I was in Walgreens about a month ago to purchase a sale item. Walgreens had just changed it sale policy, though, and required me to sign up for a reward card to take advantage of the sale price. I’m not a fan of forced card programs, but I agreed because I needed the sale price.

Walgreens did several things right. For starters, it took less than 30 seconds for the sales clerk to find my name in the system and register me for the program. They had my information from when I purchased a prescription probably 10 years ago. Second, Walgreens linked my reward card automatically to an online account I had forgotten about.
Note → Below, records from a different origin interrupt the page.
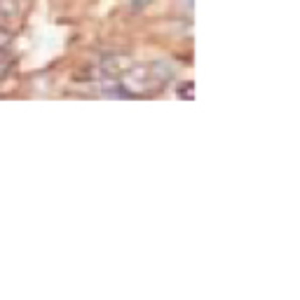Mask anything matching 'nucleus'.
Masks as SVG:
<instances>
[{
  "mask_svg": "<svg viewBox=\"0 0 300 300\" xmlns=\"http://www.w3.org/2000/svg\"><path fill=\"white\" fill-rule=\"evenodd\" d=\"M17 0H0V17H5V19H12L14 14H17Z\"/></svg>",
  "mask_w": 300,
  "mask_h": 300,
  "instance_id": "nucleus-1",
  "label": "nucleus"
},
{
  "mask_svg": "<svg viewBox=\"0 0 300 300\" xmlns=\"http://www.w3.org/2000/svg\"><path fill=\"white\" fill-rule=\"evenodd\" d=\"M10 40H12V35H10V31H5V28H0V52L10 45Z\"/></svg>",
  "mask_w": 300,
  "mask_h": 300,
  "instance_id": "nucleus-2",
  "label": "nucleus"
}]
</instances>
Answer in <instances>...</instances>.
Third, I got an e-mail about a week later letting me know that linking my online account to my reward card lets me take advantage of sale prices both online and in the store.

Considering how long it has been since I’ve done any substantial business with Walgreens, I was both surprised and impressed with this level of service after a visit to the store.

Tom Thumb (a grocery chain in the Dallas area) has a new program called Just for U, which is linked to its reward card. The program is optional, but those who enroll have the potential to save hundreds of dollars a month. Just for U keeps track of what each customer buys and sends them personalized offers weekly by e-mail. It even compares the personalized prices to Wal-mart’s prices for the same product to show how much money customers are saving.

Financial institutions stand to learn a great deal from these retailers. Imagine how much relationships with members and customers would improve if they received a personalized e-mail after coming into a branch to make a transaction or inquire about a product or service. The e-mail could thank them for coming in for whatever reason they came in and offer them a product or service, an introductory rate on a credit card or information related to whatever service they were inquiring about. Think about how many more loans you might capture if your online banking product could track which pages existing members or customers visit on your website after they finish their online banking transactions. You could send them e-mails or messages through online banking, offering them special rates on loans or just telling them what the current rates are. Members and customers looking at savings products could get a personalized e-mail about savings options or the benefits of saving money.

The technology is available to make this happen. Online retailers do it all the time, and now places like Walgreens and Tom Thumb are capitalizing on this opportunity to build a more loyal customer base. Have you ever visited an online retailer, then logged on to Facebook to find an ad from that retailer? What if your members or customers left your site, logged on the Facebook and saw your ad?

You are not credit union or a bank—you are a retailer. If you want to compete like a retailer, you have to act like one. Make the investment in technology that helps improve customer/member relationships.